● **Исходный текст**

↓

Первоначальный мой руководитель, брат, не стеснял моей литературной бойкости, во-первых, потому, что находился под влиянием «Библиотеки для чтения», во-вторых, сам, подобно бесчисленному большинству семинаристов, ценил только, как написано, а не что написано. В собственных проповедях его обиход мысли был скуден. Но мне с приближением Философского класса пришлось подумать о приготовлении себя к новой науке, и прежде всего — к логике. На счастье мое или на несчастье — как это определить теперь? — учебником философии для семинарии назначен был Баумейстер. Пусть по нем уже не преподавали; но книга была у брата, и брат с увлечением рассказывал о методе Баумейстера, а равно о методе архимандрита Макария, бывшего в прошлом столетии ректором, если не ошибаюсь, Тверской семинарии и напечатавшего свое «Богословие». Это произведение в свое время было редкостью, во-первых, потому, что изложено было на русском языке, и, во-вторых, по методу изложения, одинаковому с Баумейстеровым. Баумейстер был вольфианец, и изложение у него демонстративное, ни дать ни взять как в геометрии; ряд сцепленных силлогизмов, в основании которых лежат твердо определенные понятия. Тем же порядком изложено и «Богословие» Макария, как ни странно приложение демонстративного метода к науке, основанной на Откровенном учении. Но и немецкая литература представляла опыты в этом роде. При господстве Лейбнице-Вольфианской системы, пред Кантом, даже проповеди и библейские объяснения излагались наподобие геометрии. Тема проповеди — Нагорная беседа Спасителя. Предпослав текст: «Видя много народа, Иисус взошел на гору», проповедник начинает: «Гора есть возвышение…» и пр. Так требовала тогдашняя наука.
Прочитал я Макария, взял Баумейстера, начал вчитываться и увлекся. «Логический закон достаточного основания» налег на меня тяжестью. Когда в училище и Риторике я стряпал переводы, меня озабочивала точность, верно ли передана мысль. В риторических самостоятельных упражнениях болел о выразительности, прозрачности, о живости изложения. Теперь поднялось требование последовательности и определенности и обратилось в источник мучений. Да, истинных мучений, напряжений, которые близки к тому, чтоб «ум за разум заходил». Хемницер посмеялся над Метафизиком, но пытанье, подобно описанному в басне, заслуживает сострадания, когда оно есть не праздная потеха от безделья, а искание истины.
Веревка вещь какая?
Как близко к сердцу отозвался мне этот вопрос, когда я прочитал его в Хемницере (а прочитал, уже тронутый подобною болезнью)!

↑

● **Предоставленные материалы**
↓

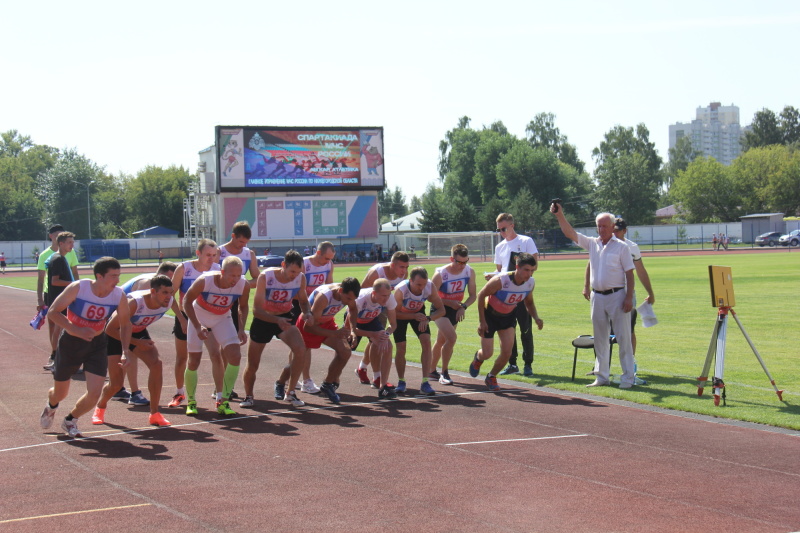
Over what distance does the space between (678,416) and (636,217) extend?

↑

● **Задание 1**
Обновите фрагмент текста о семинарских занятиях от слов «Прочитал я Макария, взял» до слов «Веревка вещь какая?» включительно, заменив «мучений» на «терзаний».
● **Задание 2**
Переведите на английский язык предложение из текста о семинарских занятиях: «Прочитал я Макария, взял Баумейстера, начал вчитываться и увлекся».

● **Решение задачи 1**
Прочитал я Макария, взял Баумейстера, начал вчитываться и увлекся. «Логический закон достаточного основания» налег на меня тяжестью. Когда в училище и Риторике я стряпал переводы, меня озабочивала точность, верно ли передана мысль. В риторических самостоятельных упражнениях болел о выразительности, прозрачности, о живости изложения. Теперь поднялось требование последовательности и определенности и обратилось в источник терзаний. Да, истинных терзаний, напряжений, которые близки к тому, чтоб «ум за разум заходил». Хемницер посмеялся над Метафизиком, но пытанье, подобно описанному в басне, заслуживает сострадания, когда оно есть не праздная потеха от безделья, а искание истины.
Веревка вещь какая?

● **Решение задачи 2**
I read Makary, took up Baumeister, began to read him closely, and became absorbed.